── Records ──

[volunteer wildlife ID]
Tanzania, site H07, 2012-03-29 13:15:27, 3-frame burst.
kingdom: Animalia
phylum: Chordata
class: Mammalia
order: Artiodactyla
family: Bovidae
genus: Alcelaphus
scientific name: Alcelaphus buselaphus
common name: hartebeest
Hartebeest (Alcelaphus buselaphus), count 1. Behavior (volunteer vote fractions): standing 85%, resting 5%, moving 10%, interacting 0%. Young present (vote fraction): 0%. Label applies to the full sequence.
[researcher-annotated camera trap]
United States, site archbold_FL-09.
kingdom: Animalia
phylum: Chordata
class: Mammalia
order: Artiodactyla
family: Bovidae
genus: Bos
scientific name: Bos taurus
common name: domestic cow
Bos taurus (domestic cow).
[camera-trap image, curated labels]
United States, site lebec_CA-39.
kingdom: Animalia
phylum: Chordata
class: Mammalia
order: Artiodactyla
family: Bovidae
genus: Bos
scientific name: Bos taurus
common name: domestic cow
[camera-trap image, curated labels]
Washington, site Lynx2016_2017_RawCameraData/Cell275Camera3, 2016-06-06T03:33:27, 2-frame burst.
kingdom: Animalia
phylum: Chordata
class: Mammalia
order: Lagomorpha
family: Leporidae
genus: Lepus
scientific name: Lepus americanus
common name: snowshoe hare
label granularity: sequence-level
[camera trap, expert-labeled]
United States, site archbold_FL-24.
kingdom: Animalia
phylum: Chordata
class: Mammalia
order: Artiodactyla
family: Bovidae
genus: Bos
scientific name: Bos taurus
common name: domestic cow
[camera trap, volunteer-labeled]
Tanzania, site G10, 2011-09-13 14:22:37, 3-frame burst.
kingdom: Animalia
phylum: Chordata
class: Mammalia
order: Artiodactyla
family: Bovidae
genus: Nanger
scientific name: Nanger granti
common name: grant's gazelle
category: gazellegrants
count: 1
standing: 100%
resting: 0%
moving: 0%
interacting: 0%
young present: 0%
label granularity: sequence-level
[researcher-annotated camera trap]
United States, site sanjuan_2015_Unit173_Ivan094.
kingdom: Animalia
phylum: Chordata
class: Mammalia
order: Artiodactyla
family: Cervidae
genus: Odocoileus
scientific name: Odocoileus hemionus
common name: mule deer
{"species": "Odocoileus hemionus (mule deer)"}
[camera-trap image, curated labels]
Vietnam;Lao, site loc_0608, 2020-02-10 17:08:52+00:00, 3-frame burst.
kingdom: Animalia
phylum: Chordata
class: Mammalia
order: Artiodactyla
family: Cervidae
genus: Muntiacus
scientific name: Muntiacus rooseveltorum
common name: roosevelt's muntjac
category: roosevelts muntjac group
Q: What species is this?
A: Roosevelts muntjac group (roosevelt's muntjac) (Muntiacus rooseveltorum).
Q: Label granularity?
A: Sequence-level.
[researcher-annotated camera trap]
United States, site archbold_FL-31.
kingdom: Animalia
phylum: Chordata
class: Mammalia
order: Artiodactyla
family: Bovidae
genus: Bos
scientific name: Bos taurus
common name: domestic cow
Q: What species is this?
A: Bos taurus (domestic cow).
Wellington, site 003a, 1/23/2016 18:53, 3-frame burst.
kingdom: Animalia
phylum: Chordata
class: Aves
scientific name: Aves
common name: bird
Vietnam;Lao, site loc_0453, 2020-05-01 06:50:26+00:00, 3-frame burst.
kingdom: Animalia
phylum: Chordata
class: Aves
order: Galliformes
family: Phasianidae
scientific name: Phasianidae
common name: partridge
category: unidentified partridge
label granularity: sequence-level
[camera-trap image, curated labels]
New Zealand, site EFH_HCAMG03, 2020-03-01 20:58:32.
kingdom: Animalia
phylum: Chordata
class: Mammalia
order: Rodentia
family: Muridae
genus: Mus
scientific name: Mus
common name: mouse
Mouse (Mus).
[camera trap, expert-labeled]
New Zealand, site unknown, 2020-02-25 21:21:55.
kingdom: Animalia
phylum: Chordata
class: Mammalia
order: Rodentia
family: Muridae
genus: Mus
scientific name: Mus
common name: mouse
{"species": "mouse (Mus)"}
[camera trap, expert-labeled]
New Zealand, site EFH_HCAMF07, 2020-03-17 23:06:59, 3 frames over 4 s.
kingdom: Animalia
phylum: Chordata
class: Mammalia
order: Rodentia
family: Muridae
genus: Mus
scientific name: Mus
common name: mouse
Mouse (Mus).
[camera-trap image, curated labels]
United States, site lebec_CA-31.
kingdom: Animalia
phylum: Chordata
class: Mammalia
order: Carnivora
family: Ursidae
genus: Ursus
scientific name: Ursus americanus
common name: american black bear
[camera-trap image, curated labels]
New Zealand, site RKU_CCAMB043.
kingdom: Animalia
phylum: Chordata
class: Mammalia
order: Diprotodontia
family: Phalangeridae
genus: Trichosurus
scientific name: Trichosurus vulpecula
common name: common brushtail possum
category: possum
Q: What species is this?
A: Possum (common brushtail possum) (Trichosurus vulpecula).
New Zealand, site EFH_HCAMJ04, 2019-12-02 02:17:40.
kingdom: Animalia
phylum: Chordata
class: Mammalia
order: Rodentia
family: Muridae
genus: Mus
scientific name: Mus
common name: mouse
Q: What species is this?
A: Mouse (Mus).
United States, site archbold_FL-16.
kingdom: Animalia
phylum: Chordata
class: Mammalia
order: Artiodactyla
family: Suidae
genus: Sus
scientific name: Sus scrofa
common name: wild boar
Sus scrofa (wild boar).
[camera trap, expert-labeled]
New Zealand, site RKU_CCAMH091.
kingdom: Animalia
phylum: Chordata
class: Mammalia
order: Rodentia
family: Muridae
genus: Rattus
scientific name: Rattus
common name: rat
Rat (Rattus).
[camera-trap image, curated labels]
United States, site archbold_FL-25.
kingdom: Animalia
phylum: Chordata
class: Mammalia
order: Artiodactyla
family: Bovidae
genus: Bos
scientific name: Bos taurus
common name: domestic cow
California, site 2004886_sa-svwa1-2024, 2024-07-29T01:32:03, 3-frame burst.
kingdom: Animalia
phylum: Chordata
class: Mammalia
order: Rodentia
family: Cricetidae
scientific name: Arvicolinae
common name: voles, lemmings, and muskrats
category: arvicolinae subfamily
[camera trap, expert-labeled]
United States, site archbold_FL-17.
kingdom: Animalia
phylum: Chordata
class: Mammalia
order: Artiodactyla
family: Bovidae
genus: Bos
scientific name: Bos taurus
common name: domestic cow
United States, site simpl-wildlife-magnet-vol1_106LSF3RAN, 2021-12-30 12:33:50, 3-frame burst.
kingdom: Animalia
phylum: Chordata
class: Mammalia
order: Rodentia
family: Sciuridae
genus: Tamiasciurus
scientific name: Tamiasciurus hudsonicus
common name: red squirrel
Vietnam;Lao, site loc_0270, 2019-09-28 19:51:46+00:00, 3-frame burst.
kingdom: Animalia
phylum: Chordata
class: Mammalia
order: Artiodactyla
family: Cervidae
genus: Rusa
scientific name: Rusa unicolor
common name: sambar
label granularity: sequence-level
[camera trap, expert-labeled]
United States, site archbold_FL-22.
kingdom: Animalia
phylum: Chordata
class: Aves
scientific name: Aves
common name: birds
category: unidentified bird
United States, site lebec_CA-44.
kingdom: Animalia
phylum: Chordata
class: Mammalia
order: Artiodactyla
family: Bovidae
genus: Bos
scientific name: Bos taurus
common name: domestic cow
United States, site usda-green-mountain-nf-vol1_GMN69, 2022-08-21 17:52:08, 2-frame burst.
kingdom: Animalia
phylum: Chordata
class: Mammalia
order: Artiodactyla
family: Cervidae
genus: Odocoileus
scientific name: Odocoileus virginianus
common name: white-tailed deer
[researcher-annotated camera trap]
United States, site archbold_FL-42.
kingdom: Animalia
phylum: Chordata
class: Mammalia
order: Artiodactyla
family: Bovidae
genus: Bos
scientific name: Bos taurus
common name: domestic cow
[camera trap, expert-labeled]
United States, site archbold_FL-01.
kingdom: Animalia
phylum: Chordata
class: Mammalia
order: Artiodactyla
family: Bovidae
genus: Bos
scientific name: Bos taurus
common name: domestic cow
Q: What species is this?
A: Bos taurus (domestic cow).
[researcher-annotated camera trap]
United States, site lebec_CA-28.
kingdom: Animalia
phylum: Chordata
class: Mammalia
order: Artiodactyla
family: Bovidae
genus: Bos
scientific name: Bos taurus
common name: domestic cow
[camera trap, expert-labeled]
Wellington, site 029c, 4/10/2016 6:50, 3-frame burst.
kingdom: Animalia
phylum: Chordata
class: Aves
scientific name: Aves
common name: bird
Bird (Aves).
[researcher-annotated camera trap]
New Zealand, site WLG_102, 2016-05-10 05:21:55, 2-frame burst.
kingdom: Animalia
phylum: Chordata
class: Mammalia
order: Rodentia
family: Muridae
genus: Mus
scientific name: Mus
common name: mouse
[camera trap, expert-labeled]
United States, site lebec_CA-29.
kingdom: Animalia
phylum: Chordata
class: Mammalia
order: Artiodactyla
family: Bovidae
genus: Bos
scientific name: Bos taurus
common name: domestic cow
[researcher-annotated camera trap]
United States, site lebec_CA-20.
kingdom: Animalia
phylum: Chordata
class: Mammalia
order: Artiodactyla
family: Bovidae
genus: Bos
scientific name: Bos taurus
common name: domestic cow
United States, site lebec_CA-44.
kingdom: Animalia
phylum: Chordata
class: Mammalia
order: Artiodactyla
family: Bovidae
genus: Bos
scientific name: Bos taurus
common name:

───

◆ **About this task**: Repeat word for word each line from the one with "United States, site lebec_CA-29." to the end of the records above, inclusive.

◆ **Response to this task**:
United States, site lebec_CA-29.
kingdom: Animalia
phylum: Chordata
class: Mammalia
order: Artiodactyla
family: Bovidae
genus: Bos
scientific name: Bos taurus
common name: domestic cow
[researcher-annotated camera trap]
United States, site lebec_CA-20.
kingdom: Animalia
phylum: Chordata
class: Mammalia
order: Artiodactyla
family: Bovidae
genus: Bos
scientific name: Bos taurus
common name: domestic cow
United States, site lebec_CA-44.
kingdom: Animalia
phylum: Chordata
class: Mammalia
order: Artiodactyla
family: Bovidae
genus: Bos
scientific name: Bos taurus
common name:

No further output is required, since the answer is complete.